Introduction The recurrence rate of low-risk endometrial cancer is reported to be very low. Given the high prevalence of the disease and the low risk of recurrence in this population, the yield from routine gynecological oncology follow up for this group of women is questionable.
Objective To describe the rate and patterns of recurrence in low-risk endometrial cancer in patients with low-risk endometrial cancer.
Methods A retrospective study of all patients with stage 1A, grade 1–2 endometrial cancer that had primary surgical treatment and follow up in our centre was conducted. For patients with recurrent disease, demographics, site of recurrence, presentation, salvage treatment and long-term outcomes were analyzed.

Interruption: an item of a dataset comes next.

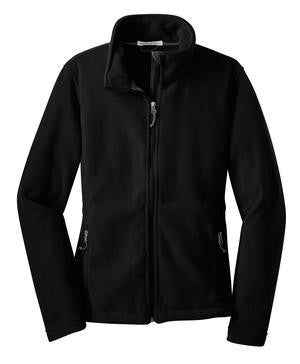 Ladies 13.8 oz Fleece Full-Zip Jacket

Results 1215 Low-risk endometrial cancer patients were treated with primary surgery between 1981 and 2018. Of these, 24 patients were identified as having had recurrent disease (1.97%). In most patient’s recurrent disease (17/24 – 70%) was at the vault/locoregional and was deemed salvageable. Median time to recurrence was three years (range 1–8 years), and 12 patients (50%) were asymptomatic. Of those with symptoms, the most common presenting symptoms of recurrence were vaginal bleeding and abdominal pain.
Conclusion The incidence of recurrent disease in women with low-risk endometrial cancer is low, less than 2%, and indeed is lower than the risk for endometrial cancer in the general population. Hence, the value of routine tertiary follow up is questionable, and alternative models, including community-based review and patient report symptoms, should be strongly supported.